Friday, May 15, 2009

Red Sox Getting Good Return on Investment From Penny

If Lansdowne Street were Wall Street, Brad Penny's 6.69 ERA would be the grossly inflated figure of the latest government bailout—slightly less than Freddie Mac, Fannie Mae, or Bear Stearns, but a hefty number nonetheless.

But after Penny's fifth quality start of the season, Red Sox GM Theo Epstein may indeed leave critics with "AIG" on their faces.

Many felt that Epstein was being penny wise and pound foolish when he signed the big right-hander during the offseason. After an injury-plagued year, Penny was inked to a $5.5 million deal, with another $5.5 million in possible incentives. Following a 6-9 win-loss record and an ERA of 6.27 for the Dodgers in 2008, most GMs didn't even have Penny on their shopping list.

Epstein saw Penny as a low risk, high reward move to help bolster the bottom of the Red Sox rotation. Penny is currently sitting at 3-1 with a hefty ERA, but for those who have watched him all season, it is clear that Penny's stock is rising.

Penny has gone more than six innings in five of his seven starts. In four of those five starts, he has given up three earned runs or fewer, while giving up four earned runs yesterday.

Omit Penny's two disastrous starts in April, and his earned run average would be a palatable 4.80.

In his last three starts it is evident that Penny is adjusting to the American League, a challenge that plagues many National League transplants. Penny has demonstrated that he has fully recovered from the shoulder inflammation that held him to just nine innings total after the All-Star Break last season.

His velocity has consistently been in the low 90s, hitting 94 several times on the radar gun yesterday with good location. He's been mixing in his other pitches well, keeping hitters off balance.

As solid as Penny has been, however, it would surprise no one if Epstein dealt from a position of strength and traded his asset within the next month or so.

To complement Penny and the other four Red Sox starters—Josh Beckett, Jon Lester, Tim Wakefield, and Justin Masterson—the Red Sox have as much pitching depth as anyone in the majors.

Daisuke Matsuzaka is soon to return from the disabled list, which would allow Masterson to head back to the bullpen.

John Smoltz, who the Red Sox signed as another low risk, high return free agent, is expected to be pitching in the Boston Red Sox rotation roughly around June 1, 2009.

Down on the farm, the Red Sox have Clay Buchholz and Michael Bowden waiting in the wings, eager to enter the Red Sox's vaunted rotation. Buchholz is 2-0 with a microscopic 1.03 ERA, while Bowden is 2-1 with a nearly identical 1.06 ERA for the Pawtucket Red Sox in AAA.

Barring an injury or a bout of prolonged ineffectiveness, Penny would appear to be the odd man out.

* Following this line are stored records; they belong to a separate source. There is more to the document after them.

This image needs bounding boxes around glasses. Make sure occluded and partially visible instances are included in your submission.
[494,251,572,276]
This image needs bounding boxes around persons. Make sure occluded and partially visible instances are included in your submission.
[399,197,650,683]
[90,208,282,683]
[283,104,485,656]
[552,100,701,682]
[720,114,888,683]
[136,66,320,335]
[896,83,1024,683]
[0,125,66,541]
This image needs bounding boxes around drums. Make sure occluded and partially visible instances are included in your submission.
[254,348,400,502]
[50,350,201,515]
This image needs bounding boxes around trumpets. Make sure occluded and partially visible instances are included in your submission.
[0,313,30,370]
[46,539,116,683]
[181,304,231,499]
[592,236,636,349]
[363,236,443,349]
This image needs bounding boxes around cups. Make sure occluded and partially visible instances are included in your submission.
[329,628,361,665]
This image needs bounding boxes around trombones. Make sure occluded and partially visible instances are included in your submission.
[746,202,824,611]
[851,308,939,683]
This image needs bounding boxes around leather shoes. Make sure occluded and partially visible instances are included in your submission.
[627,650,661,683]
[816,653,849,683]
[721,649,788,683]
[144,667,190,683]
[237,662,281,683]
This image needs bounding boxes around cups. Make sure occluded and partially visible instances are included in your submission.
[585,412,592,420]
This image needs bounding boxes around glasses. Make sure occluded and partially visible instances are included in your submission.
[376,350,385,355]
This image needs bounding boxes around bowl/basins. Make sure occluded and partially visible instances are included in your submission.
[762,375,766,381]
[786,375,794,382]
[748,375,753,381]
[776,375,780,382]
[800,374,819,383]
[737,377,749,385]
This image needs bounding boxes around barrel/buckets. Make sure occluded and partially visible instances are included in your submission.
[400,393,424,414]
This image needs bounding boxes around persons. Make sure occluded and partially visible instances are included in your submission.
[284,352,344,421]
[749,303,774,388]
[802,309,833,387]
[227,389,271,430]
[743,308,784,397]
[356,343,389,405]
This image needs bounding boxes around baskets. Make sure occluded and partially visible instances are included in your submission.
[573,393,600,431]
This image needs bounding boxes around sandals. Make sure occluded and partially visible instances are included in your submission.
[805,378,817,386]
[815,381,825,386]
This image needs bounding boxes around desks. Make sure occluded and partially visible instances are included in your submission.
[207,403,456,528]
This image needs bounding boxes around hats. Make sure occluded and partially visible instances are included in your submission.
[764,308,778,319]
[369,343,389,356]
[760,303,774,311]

With 10 years in the majors, Penny's experience would be viewed as an asset by other contending teams, while his salary, with nearly half the season gone by June, makes him affordable for almost any potential suitor.

Look for Epstein and the Sox to move Penny in exchange for a shortstop or a left-handed power bat. Currently, Sox DH David Ortiz is struggling mightily at the plate, while Julio Lugo and utility man Nick Green have been filling in for the injured Jed Lowrie.

Either way, it appears that Sox fans would agree that Penny has provided a solid return on Epstein's investment.